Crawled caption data
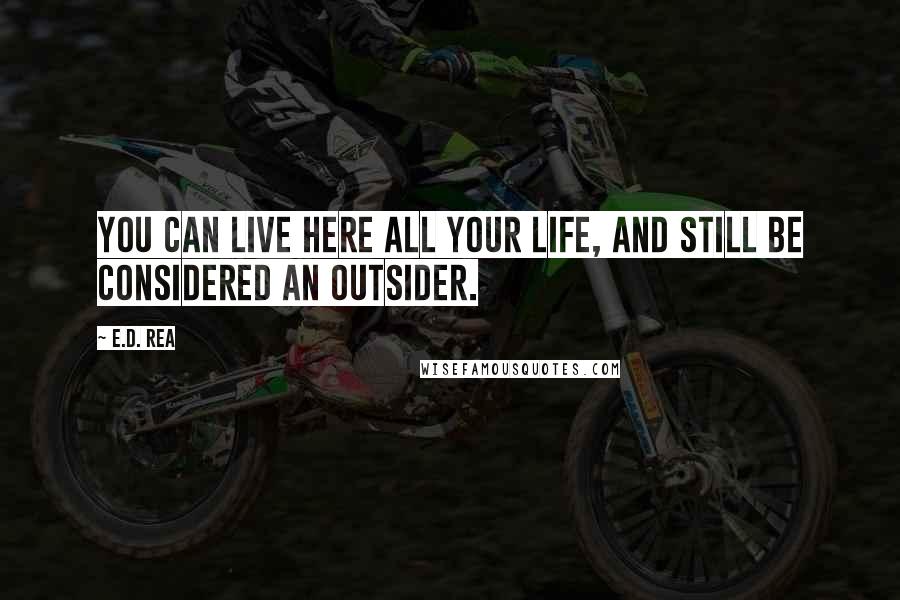 E.D. Rea Quotes: You can live here all your life, and still be considered an outsider.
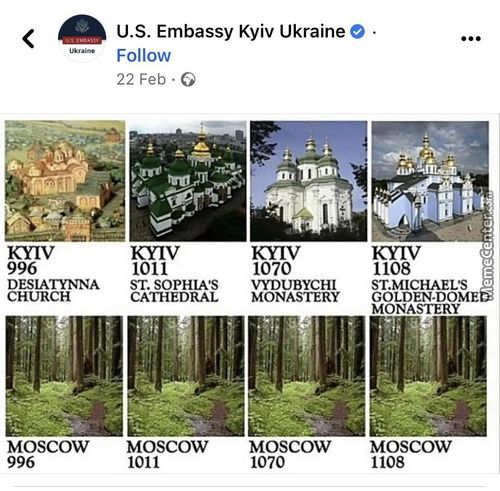 U.S. Embassy Kyiv Ukraine
Follow
22 Feb • G
996
DESLATYNNA
CHURCH
1011
KYIV
1070
1108
ST. SOPHIA'S VYDUBYCHI ST.MICHAEL'S
CATHEDRAL MONASTERY GOLDEN-DO
MONASTERY
MOSCOW MOSCOW MOSCOW MOSCOW
996
1011
1070
1108
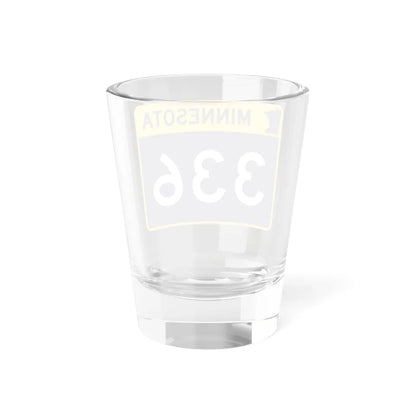 MN-336 wide (Minnesota) (Road Sign) Shot Glass 1.5oz - Go Mug Yourself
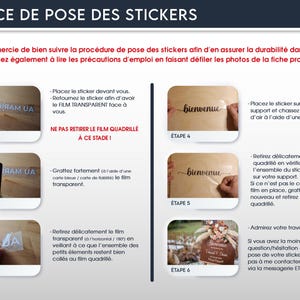 May include: Instructions for applying stickers, with step-by-step images. The guide includes text in French, showing how to prepare and apply the sticker to a surface. The steps include placing, scratching, and removing the film.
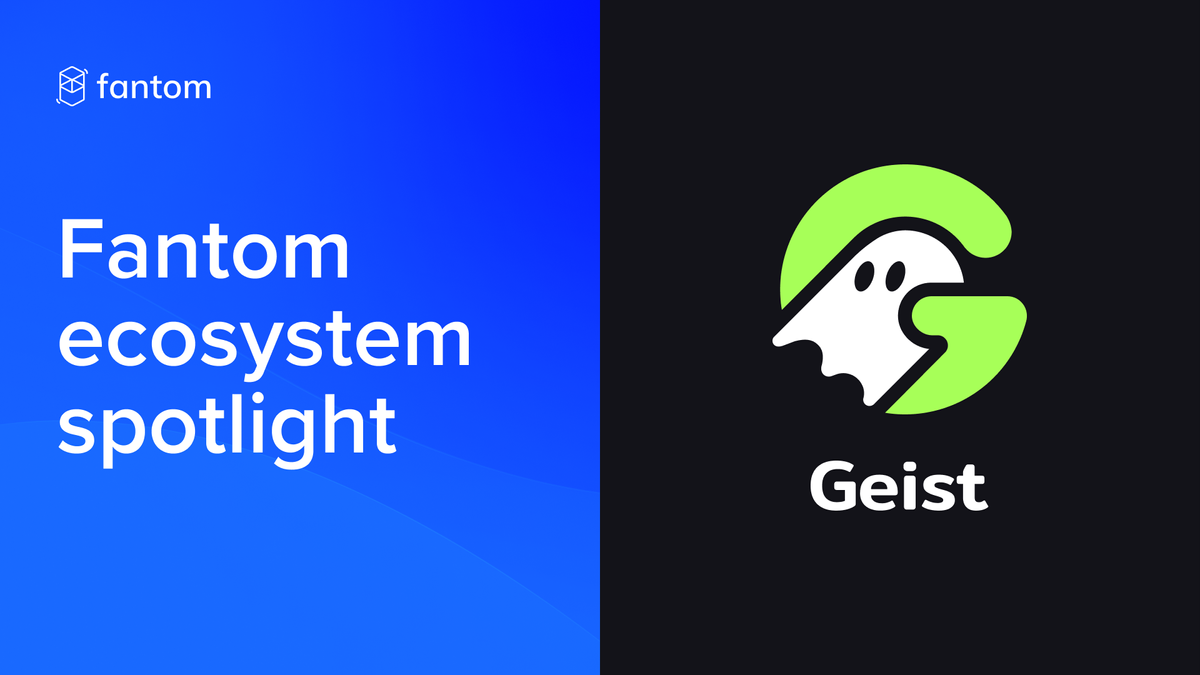Fantom ecosystem spotlight – Geist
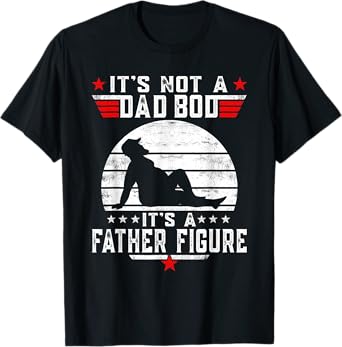 It's Not A Dad Bod It's A Father Figure Retro Fathers Day T-Shirt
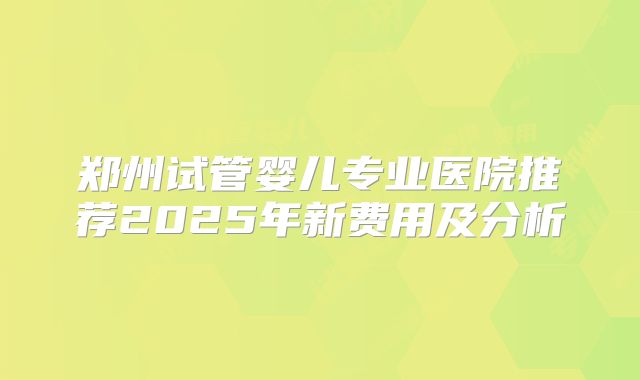 郑州试管婴儿专业医院推荐2025年新费用及分析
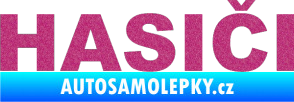 Samolepka HASIČI Ultra Metalic růžová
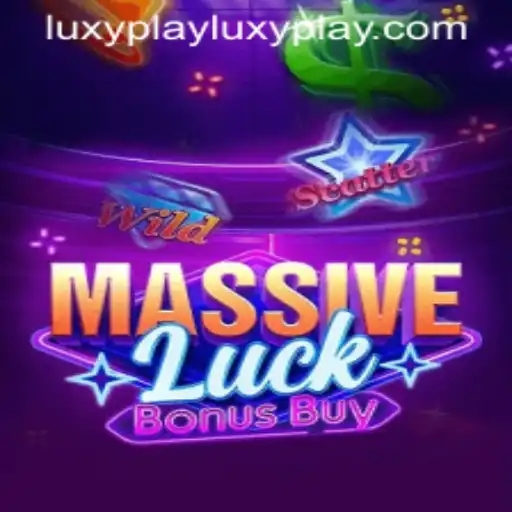 Exploring the Thrills of MassiveLuckBonusBuy on Luxyplay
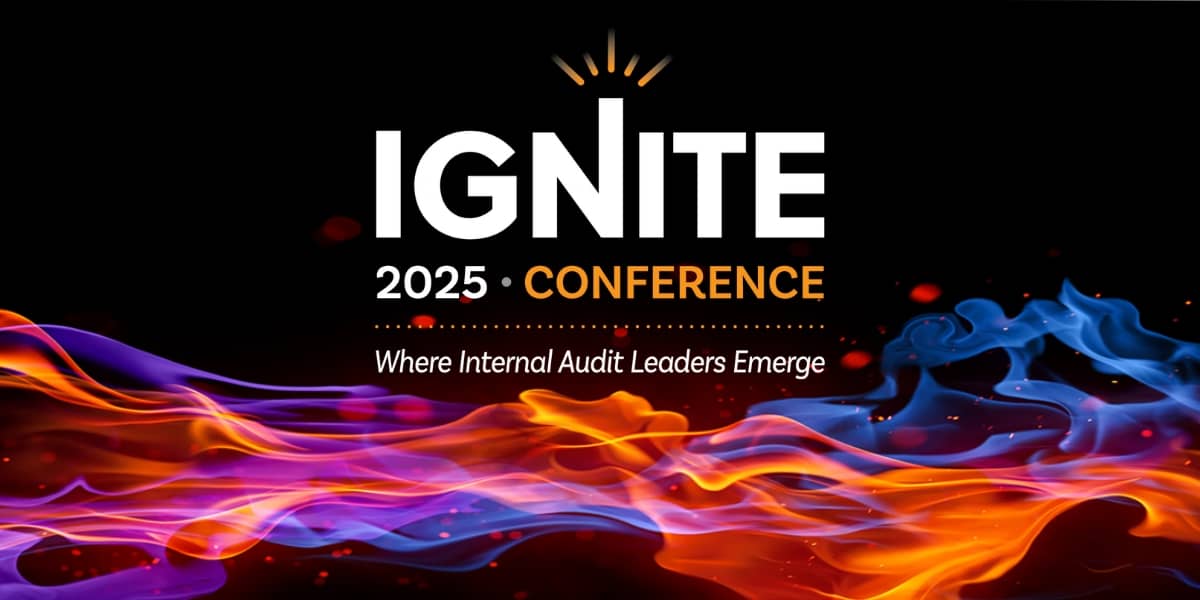 2025 IGNITE Conference: Where Internal Audit Leaders Emerge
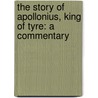 The Story of Apollonius, King of Tyre: A Commentary by Stelios Panayotakis
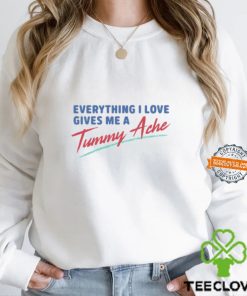 Everything I Love Gives Me A Tummy Ache Shirt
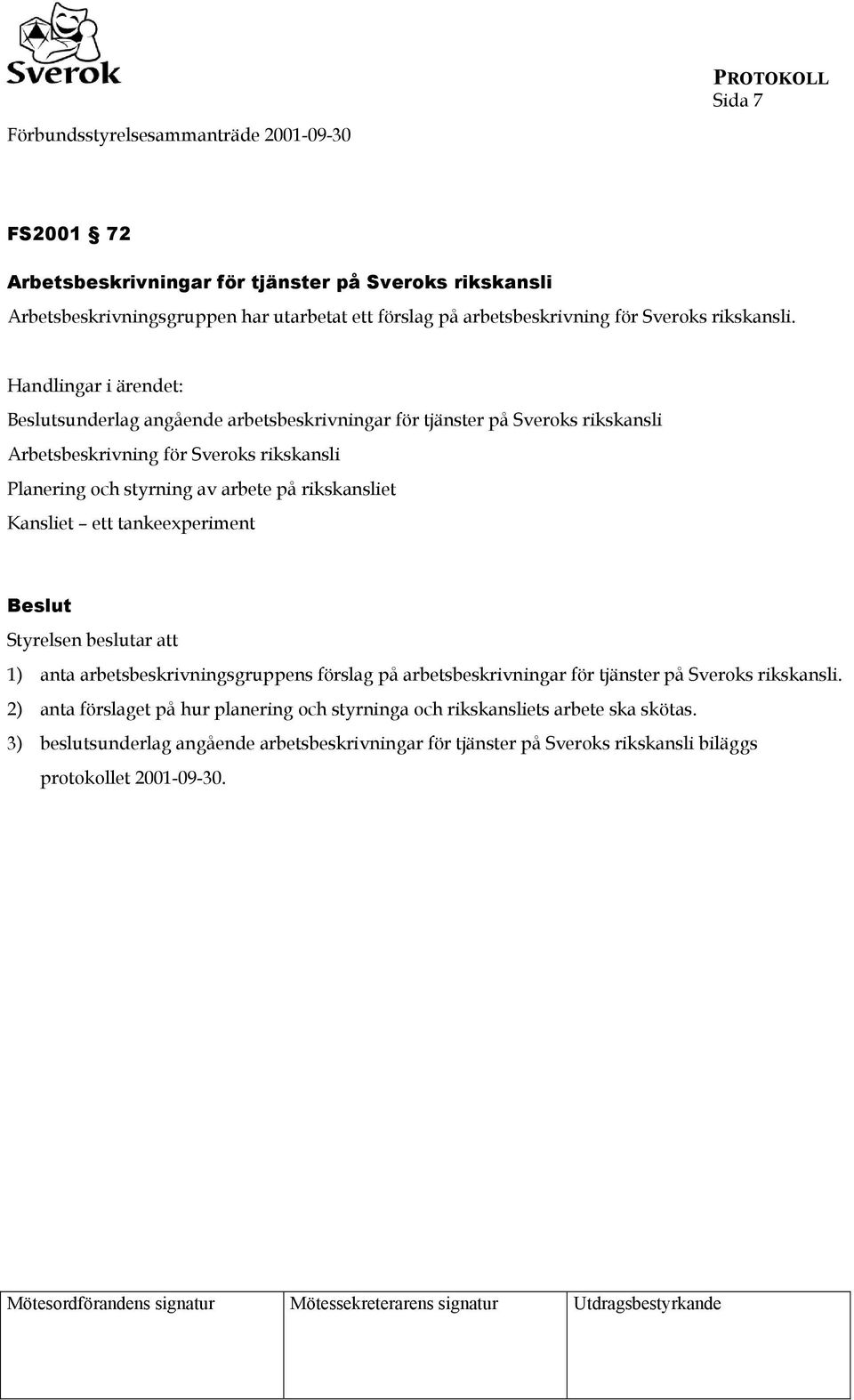 Kansliet ett tankeexperiment Beslut Styrelsen beslutar att 1) anta arbetsbeskrivningsgruppens förslag på arbetsbeskrivningar för tjänster på Sveroks rikskansli.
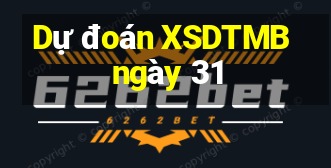 Dự đoán XSDTMB ngày 31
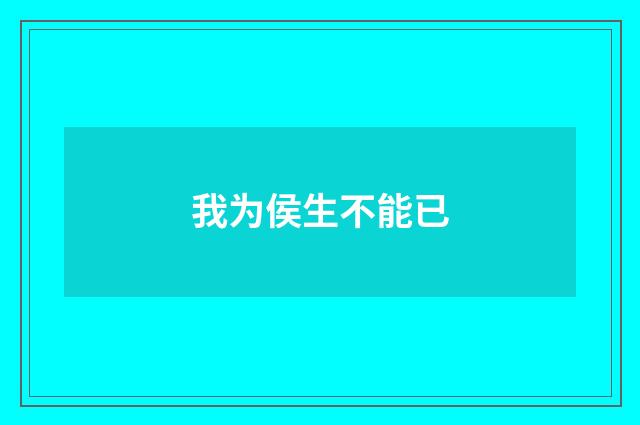 我为侯生不能已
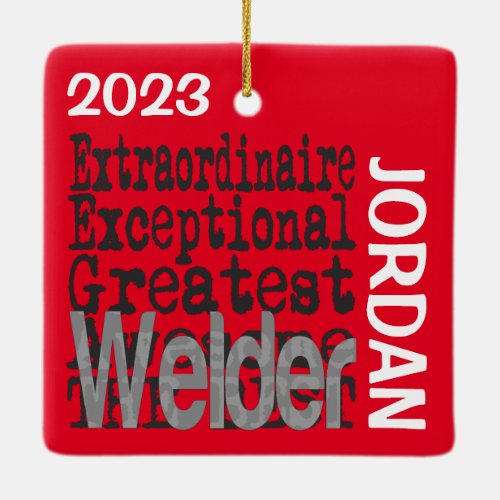 Welder Extraordinaire CUSTOM Ceramic Ornament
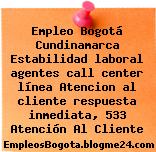 Empleo Bogotá Cundinamarca Estabilidad laboral agentes call center línea Atencion al cliente respuesta inmediata, 533 Atención Al Cliente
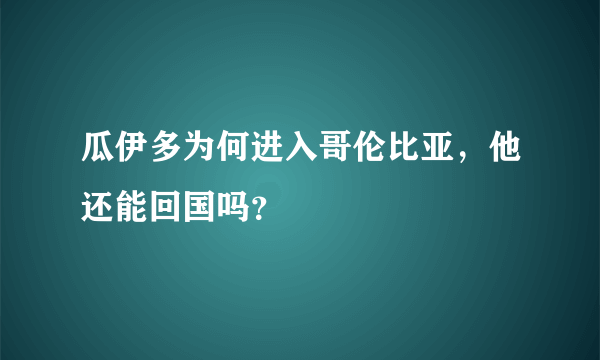 瓜伊多为何进入哥伦比亚，他还能回国吗？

• _Try it_: Report how many lines in the data above contain "MONASTERY", without any other words.

• _Output below_: 2